Por Roberto Pizarro.-
En su reciente libro, «La Búsqueda de la Seguridad», el economista Joseph Stiglitz nos dice que la globalización ha incrementado la escala y velocidad de los peligros económicos y sociales. Hay mayor inseguridad. Los problemas mundiales rápidamente atraviesan las fronteras. Los países con apertura económica rápida y radical, como Chile, reciben los impactos ineludibles de las crisis en otras latitudes. El último ejemplo fue la debacle de las hipotecas subprime en los Estados Unidos, que afectó seriamente las finanzas y actividad productiva en todo el mundo y que, en América Latina, produjo una fuerte caída del crecimiento económico.
Por otra parte, la globalización ha reducido la capacidad del Estado en el ámbito tributario. Los países emergentes, en vez de ponerse de acuerdo, compiten por reducir tasas para atraer inversiones. Así las cosas, el capital transita a través de las fronteras evitando los lugares en que considera se ejerce mayor presión impositiva y se dirige a aquellos países que le otorgan trato más favorable. Ello se ve favorecido además por los Tratados de Libre Comercio (TLC), los que obligan a un trato privilegiado al capital y a una seguridad jurídica inédita, garantizada por la banca privada internacional, el FMI, el Banco Mundial y la OMC.
Además, esas organizaciones empujan a los países a abolir toda norma que ayude a estabilizar los flujos de capital a través de las fronteras, con efectos traumáticos para la macroeconomía. Lo mismo, sin embargo, no sucede con el trabajo: no existe libre movilidad a través de las fronteras. En consecuencia, el capital alcanza su mayor ganancia donde no hay regulaciones; existen mejores tasas de interés y menos impuestos, pero el trabajo no puede dirigirse libremente a los lugares donde existen los mejores salarios.
Con bajos niveles de captación tributaria, el Estado se minimiza y reduce su capacidad para cumplir con sus funciones de protección de derechos.
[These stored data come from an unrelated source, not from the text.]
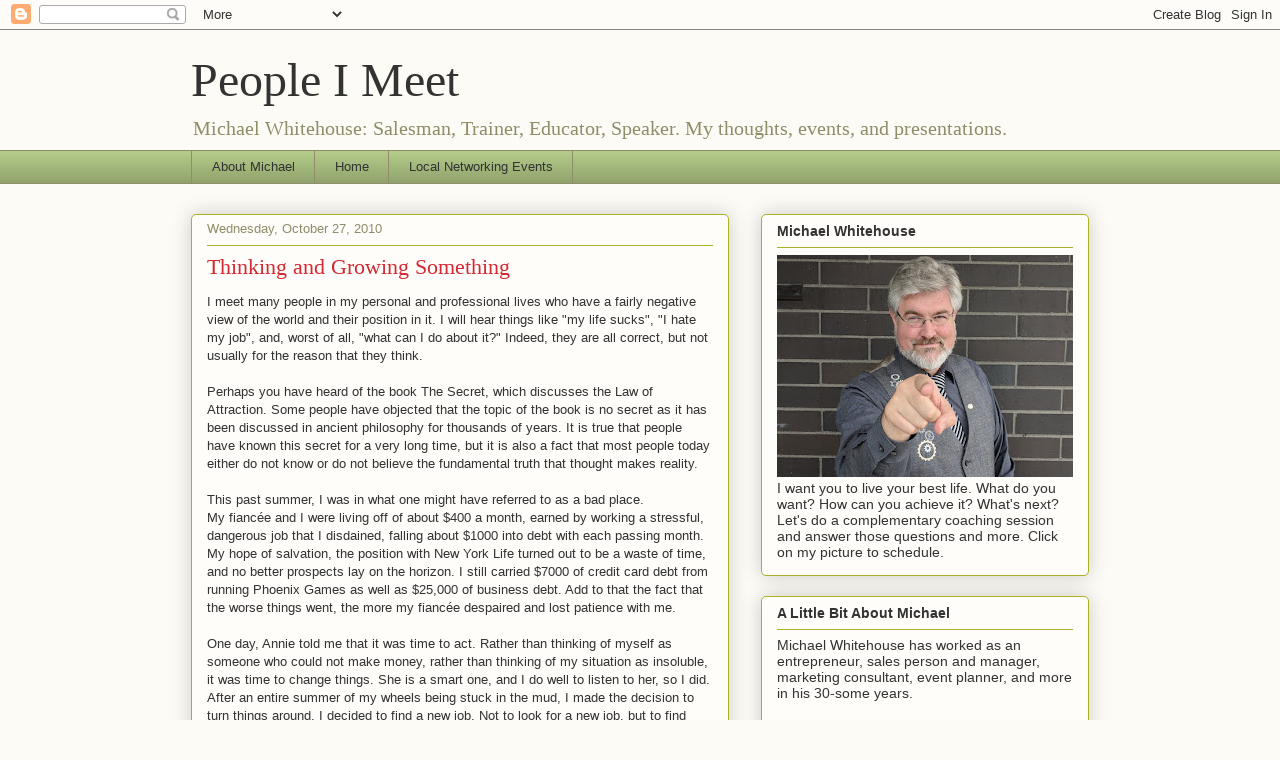

--- FILE ---
content_type: text/html; charset=utf-8
request_url: https://www.google.com/recaptcha/api2/aframe
body_size: 264
content:
<!DOCTYPE HTML><html><head><meta http-equiv="content-type" content="text/html; charset=UTF-8"></head><body><script nonce="Hn41y3lg1phRqjPEchuRnQ">/** Anti-fraud and anti-abuse applications only. See google.com/recaptcha */ try{var clients={'sodar':'https://pagead2.googlesyndication.com/pagead/sodar?'};window.addEventListener("message",function(a){try{if(a.source===window.parent){var b=JSON.parse(a.data);var c=clients[b['id']];if(c){var d=document.createElement('img');d.src=c+b['params']+'&rc='+(localStorage.getItem("rc::a")?sessionStorage.getItem("rc::b"):"");window.document.body.appendChild(d);sessionStorage.setItem("rc::e",parseInt(sessionStorage.getItem("rc::e")||0)+1);localStorage.setItem("rc::h",'1768813082222');}}}catch(b){}});window.parent.postMessage("_grecaptcha_ready", "*");}catch(b){}</script></body></html>

--- FILE ---
content_type: text/plain
request_url: https://www.google-analytics.com/j/collect?v=1&_v=j102&a=10295821&t=pageview&_s=1&dl=https%3A%2F%2Fwww.michaelwhitehouse.org%2F2010%2F10%2Fthinking-and-growing-something.html&ul=en-us%40posix&dt=People%20I%20Meet%3A%20Thinking%20and%20Growing%20Something&sr=1280x720&vp=1280x720&_u=IEBAAEABAAAAACAAI~&jid=2032762862&gjid=1602474060&cid=1156724.1768813080&tid=UA-116746457-1&_gid=115399650.1768813080&_r=1&_slc=1&z=537420885
body_size: -453
content:
2,cG-7NQ8C07NXL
La apertura económica genera incertidumbre y la desprotección social del Estado la acentúa.
El debilitamiento de la protección social es consecuencia de un Estado frágil, con insuficiente captación impositiva, pero también es resultado de políticas deliberadas de privatización de servicios sociales, convertidos en negocios: salud, educación y previsión.
Chile es un ejemplo representativo de inseguridad social. Los bajos niveles de sindicalización y negociación colectiva han debilitado el trabajo decente. Las jubilaciones son misérrimas y están sujetas a las decisiones de inversión de las AFP. La educación es muy cara. La salud para pobres y sectores medios depende de malos hospitales, atiborrados de enfermos mal atendidos, mientras la salud para ricos (de las Isapres) es cara y discrimina contra las enfermedades preexistentes y las mujeres embarazadas.
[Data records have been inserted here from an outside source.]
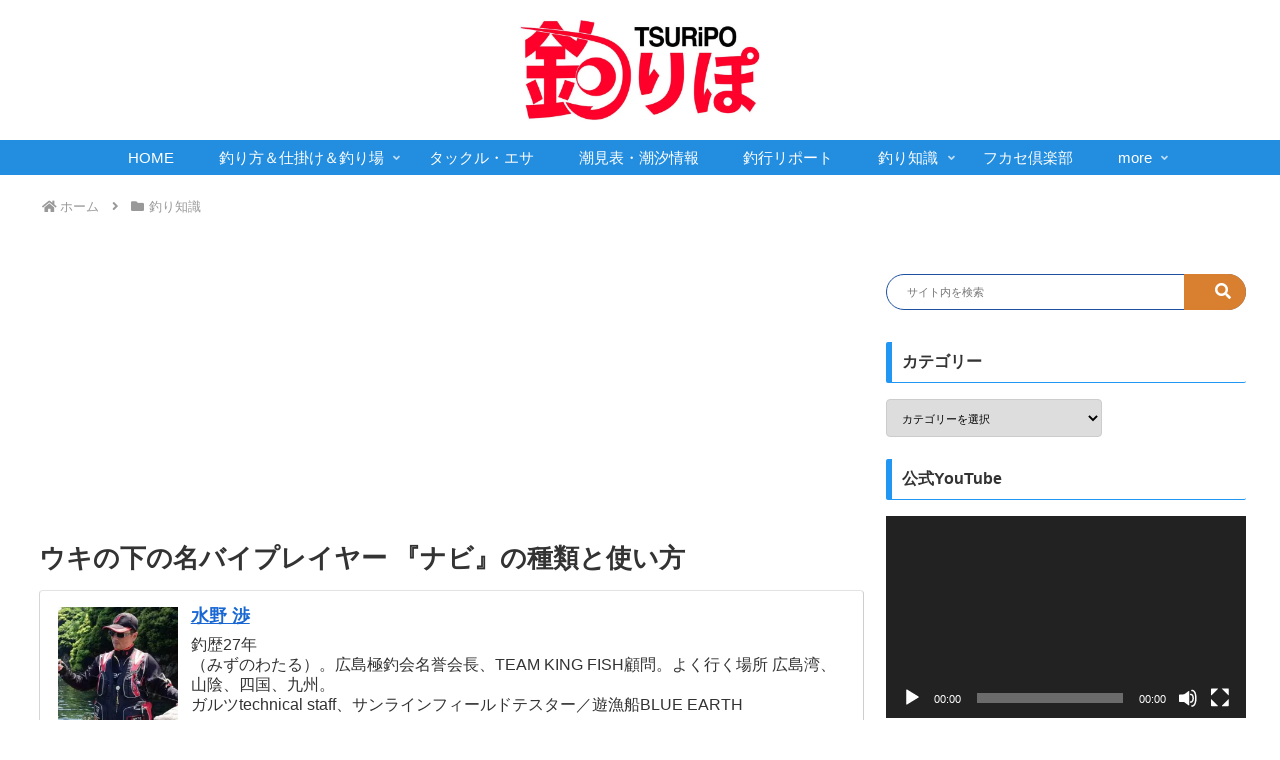

--- FILE ---
content_type: text/html; charset=utf-8
request_url: https://www.google.com/recaptcha/api2/aframe
body_size: 266
content:
<!DOCTYPE HTML><html><head><meta http-equiv="content-type" content="text/html; charset=UTF-8"></head><body><script nonce="IDY4JmUP8hcEbdX4PPa1Sg">/** Anti-fraud and anti-abuse applications only. See google.com/recaptcha */ try{var clients={'sodar':'https://pagead2.googlesyndication.com/pagead/sodar?'};window.addEventListener("message",function(a){try{if(a.source===window.parent){var b=JSON.parse(a.data);var c=clients[b['id']];if(c){var d=document.createElement('img');d.src=c+b['params']+'&rc='+(localStorage.getItem("rc::a")?sessionStorage.getItem("rc::b"):"");window.document.body.appendChild(d);sessionStorage.setItem("rc::e",parseInt(sessionStorage.getItem("rc::e")||0)+1);localStorage.setItem("rc::h",'1769290847181');}}}catch(b){}});window.parent.postMessage("_grecaptcha_ready", "*");}catch(b){}</script></body></html>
El debilitamiento de los sindicatos, en nombre de la flexibilidad laboral, apunta a mejorar la tasa de ganancias del capital, pero ha impuesto elevados costos a las personas, restándoles protecciones ganadas a los largo de su vida laboral y con impacto manifiesto en la pérdida de su seguridad.
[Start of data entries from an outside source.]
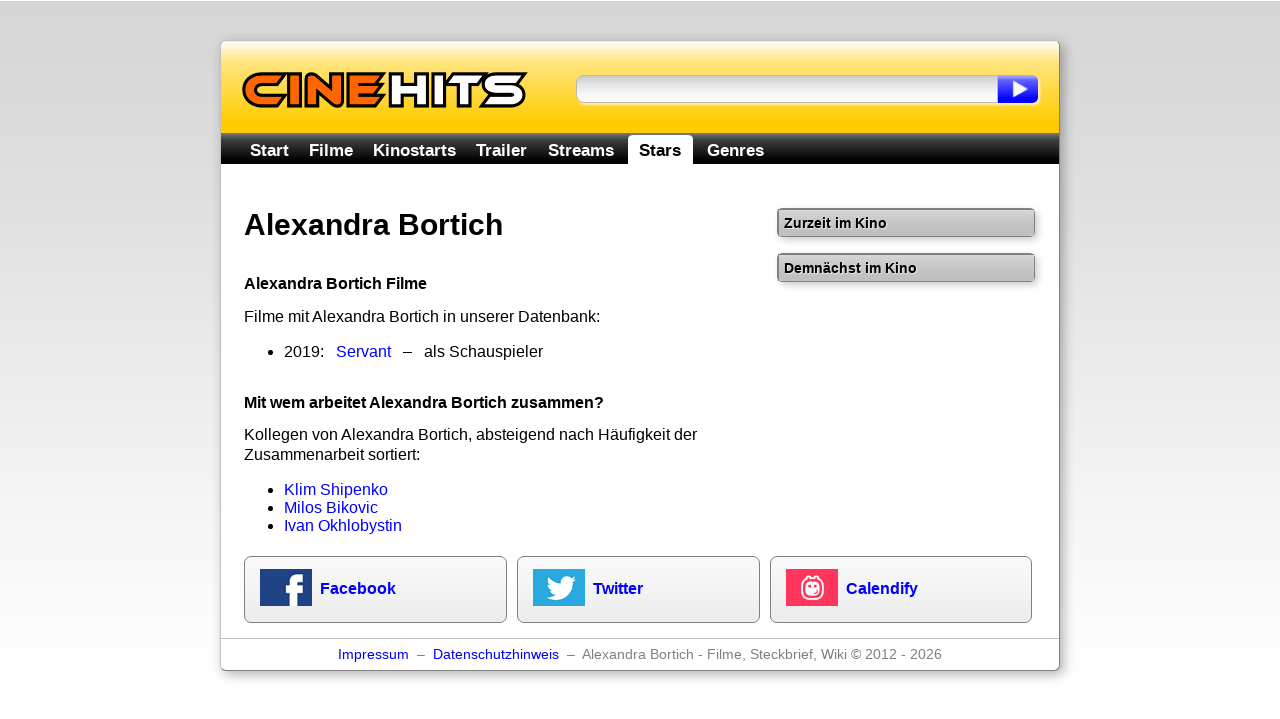

--- FILE ---
content_type: text/html; charset=utf-8
request_url: https://www.google.com/recaptcha/api2/aframe
body_size: 266
content:
<!DOCTYPE HTML><html><head><meta http-equiv="content-type" content="text/html; charset=UTF-8"></head><body><script nonce="2HliFV8icg_Pwa5B_CuEHg">/** Anti-fraud and anti-abuse applications only. See google.com/recaptcha */ try{var clients={'sodar':'https://pagead2.googlesyndication.com/pagead/sodar?'};window.addEventListener("message",function(a){try{if(a.source===window.parent){var b=JSON.parse(a.data);var c=clients[b['id']];if(c){var d=document.createElement('img');d.src=c+b['params']+'&rc='+(localStorage.getItem("rc::a")?sessionStorage.getItem("rc::b"):"");window.document.body.appendChild(d);sessionStorage.setItem("rc::e",parseInt(sessionStorage.getItem("rc::e")||0)+1);localStorage.setItem("rc::h",'1769773303662');}}}catch(b){}});window.parent.postMessage("_grecaptcha_ready", "*");}catch(b){}</script></body></html>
El pensamiento neoliberal y sus políticas suponen que la libre movilidad del capital, las bajas tasas impositivas, menores inversiones públicas en bienestar social, el trabajo flexible e incluso la reducción de las protecciones ambientales, mejoran la competitividad de los países y les otorgan mayor agilidad en el marco de la economía global. Y ello favorecería el crecimiento, la eficiencia y el bienestar social.
Stiglitz señala que ésta visión es un profundo error, ya que “… la globalización desenfrenada ha llevado a incrementar la desigualdad y la inseguridad. Y la inseguridad socava la buena disposición de los individuos para emprender actividades de gran rentabilidad con altos riesgos, haciendo que baje el crecimiento”.
En consecuencia, la falta de protección social no sólo tiene un impacto directo en las condiciones de vida de las personas, sino un efecto macroeconómico que no siempre se comprende. En efecto, cuando se deterioran los ingresos de las pensiones y los salarios, se reduce el consumo y el ahorro. Más aún, cuando la educación es muy costosa, gran parte del ingreso familiar se ve vulnerado e incluso comprometido a futuro con costosos créditos. Por otra parte, la falta de protección social impide a los afectados asumir riesgos. Por tanto, un Estado mínimo, que no cumple sus funciones sociales básicas, desalienta a los innovadores, a todos aquellos dispuestos a asumir riegos.
En suma, a diferencia de lo que piensa el pensamiento neoliberal, la globalización ha aumentado la necesidad de protección social. Es necesaria mayor seguridad. La globalización nos plantea el desafío de mantener la estabilidad económica, pero también exige rediseñar la seguridad de las personas. Protecciones sociales adecuadamente diseñadas no sólo pueden aumentar el bienestar social, sino que debieran favorecer mayor producción y crecimiento.